The paper is based on the following idea: if a string of words appears multiple times in the corpus but with different annotations, the longer the string of words, the more likely it's an error. I'll say this again because it's the main point: (long) repeated stretches of words have no reason to have different parts of speech. That would mean we might encounter a sentence like the following:
John is currently spending thirty/noun days in the hole .And 3000 sentences later, we find (because it just happens to be the catchphrase of the day in my hypothetical world where Humble Pie songs are constantly alluded to -- real examples to follow):
John is currently spending thirty/adjective days in the hole .Even if I can't decide if thirty is a noun or an adjective, I know there's no reason it should differ between these two sentences. You may not think it's a brilliant idea, but no one else has done it that we could find. Plus, it seems to work. So, that's nice.
So, for example, shares really could be a noun or a verb, but if it appears inside the same 134 words which appear twice in the corpus -- once as a verb, once as a noun -- then it is likely that one of these is wrong. Or to take a real example, sold could be a past tense verb (VBD) or a past participle (VBN) (i.e. the difference between John sold/VBD his house. and John has sold/VBN his house.) But when it appears as the 84th word in a stretch of 103 words that appears 3 times in the corpus, it's definitely one or the other.
Results of the Monday , October 30 , 1989 , auction of short-term U.S. government bills , sold at a discount from face value in units of $ 10,000 to $ 1 million
Whatever the right tag is (past participle (VBN) in this case), there's no reason we would tag it one way one time and another way another time.

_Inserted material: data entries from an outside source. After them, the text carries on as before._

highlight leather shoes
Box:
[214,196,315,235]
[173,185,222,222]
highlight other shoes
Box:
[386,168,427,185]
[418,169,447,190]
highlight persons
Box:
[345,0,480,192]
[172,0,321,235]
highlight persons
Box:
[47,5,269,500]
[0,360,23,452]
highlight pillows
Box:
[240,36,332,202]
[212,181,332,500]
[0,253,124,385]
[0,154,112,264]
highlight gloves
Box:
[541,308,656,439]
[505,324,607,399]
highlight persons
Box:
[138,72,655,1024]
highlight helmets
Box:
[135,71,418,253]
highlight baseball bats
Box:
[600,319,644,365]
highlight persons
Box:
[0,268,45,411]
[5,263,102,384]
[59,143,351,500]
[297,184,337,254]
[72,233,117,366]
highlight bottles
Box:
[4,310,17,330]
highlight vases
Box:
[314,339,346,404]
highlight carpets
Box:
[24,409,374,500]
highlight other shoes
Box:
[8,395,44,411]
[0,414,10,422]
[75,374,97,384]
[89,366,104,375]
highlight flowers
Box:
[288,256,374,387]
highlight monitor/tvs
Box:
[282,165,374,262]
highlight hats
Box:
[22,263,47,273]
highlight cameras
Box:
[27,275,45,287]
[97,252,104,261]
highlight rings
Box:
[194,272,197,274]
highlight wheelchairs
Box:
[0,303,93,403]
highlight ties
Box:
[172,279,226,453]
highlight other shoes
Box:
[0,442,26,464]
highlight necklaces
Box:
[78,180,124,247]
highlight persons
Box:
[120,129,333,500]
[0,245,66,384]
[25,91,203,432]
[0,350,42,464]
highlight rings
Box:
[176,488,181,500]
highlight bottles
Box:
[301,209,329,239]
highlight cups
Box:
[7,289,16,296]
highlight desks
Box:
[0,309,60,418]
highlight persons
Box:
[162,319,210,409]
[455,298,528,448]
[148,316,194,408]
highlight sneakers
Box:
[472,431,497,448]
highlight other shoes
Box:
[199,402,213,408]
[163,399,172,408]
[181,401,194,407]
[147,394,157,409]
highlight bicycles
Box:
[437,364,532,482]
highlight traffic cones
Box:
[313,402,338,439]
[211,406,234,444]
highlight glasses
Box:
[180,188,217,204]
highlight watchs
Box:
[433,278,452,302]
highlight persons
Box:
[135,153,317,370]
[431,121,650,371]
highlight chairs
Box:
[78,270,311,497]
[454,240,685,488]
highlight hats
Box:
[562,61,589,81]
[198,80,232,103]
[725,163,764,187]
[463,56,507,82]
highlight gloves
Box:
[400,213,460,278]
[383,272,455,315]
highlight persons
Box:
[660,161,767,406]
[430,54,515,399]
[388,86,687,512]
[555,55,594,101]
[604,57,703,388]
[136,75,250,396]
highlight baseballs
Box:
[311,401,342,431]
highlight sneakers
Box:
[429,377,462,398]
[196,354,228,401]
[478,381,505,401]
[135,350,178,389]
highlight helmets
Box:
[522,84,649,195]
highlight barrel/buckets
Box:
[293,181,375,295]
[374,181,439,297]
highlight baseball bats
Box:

As you can also see, this corpus is quite fascinating! (It's old Wall Street Journal text from the late 1980s/early 1990s.)

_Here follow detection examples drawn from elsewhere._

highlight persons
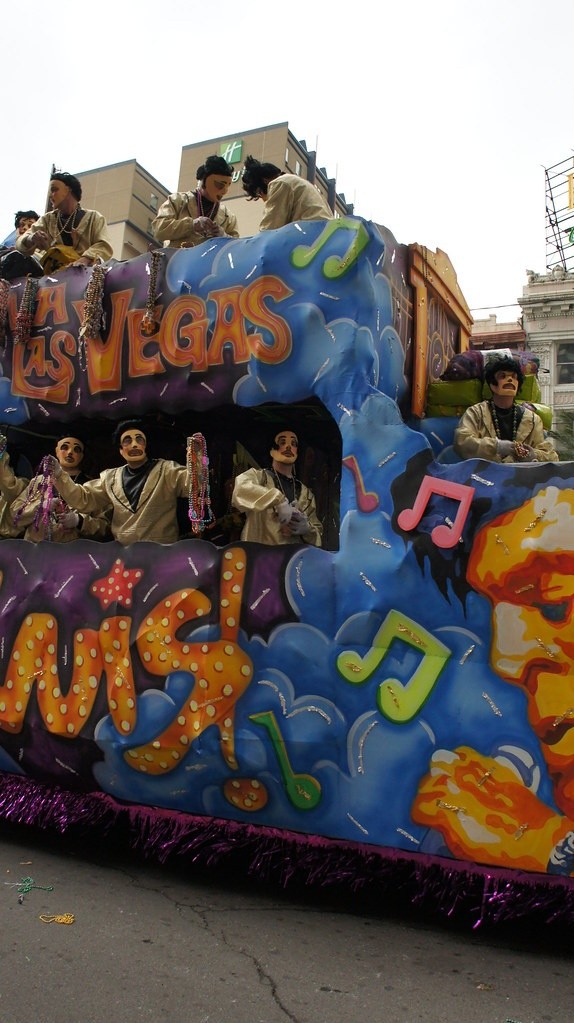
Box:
[455,360,561,462]
[240,158,335,234]
[0,210,48,276]
[42,419,218,547]
[10,432,106,544]
[150,155,239,246]
[14,171,110,268]
[0,433,32,540]
[231,427,325,550]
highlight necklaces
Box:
[225,453,248,523]
[0,434,8,459]
[13,454,72,542]
[185,433,217,534]
[139,249,166,336]
[78,263,106,375]
[0,279,10,345]
[487,396,518,449]
[509,437,532,461]
[52,205,79,238]
[54,468,84,506]
[193,189,217,237]
[271,465,297,503]
[14,278,37,346]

And that's basically it. Well, there's a lot more to it, but that's the basic insight. Here's a shorter real example. The following stretch of 10 words appears 32 times in the corpus:
. In New York Stock Exchange composite trading yesterday ,
Out of these 32 times, the word composite appears 24 times as an adjective and 8 times as a noun. I don't remember which one is correct, but it's clear that one of them is wrong. (I think adjective is right.) That is, there's no reason to think composite is a noun sometimes in composite trading and sometimes an adjective.
The longest such stretch is 224 words (it appears twice in the corpus), and it has 10 different errors in it -- that was kind of surprising, but I guess newspapers can be repetitive.
I think we also have a cool way to calculate these long stretches, but I think the paper is rather clear on that point. And by now you've graduated to linguistics research paper level.
So, now when someone asks, "What was Markus' paper about?", you can say, "I don't know, something about words." But I did what I could.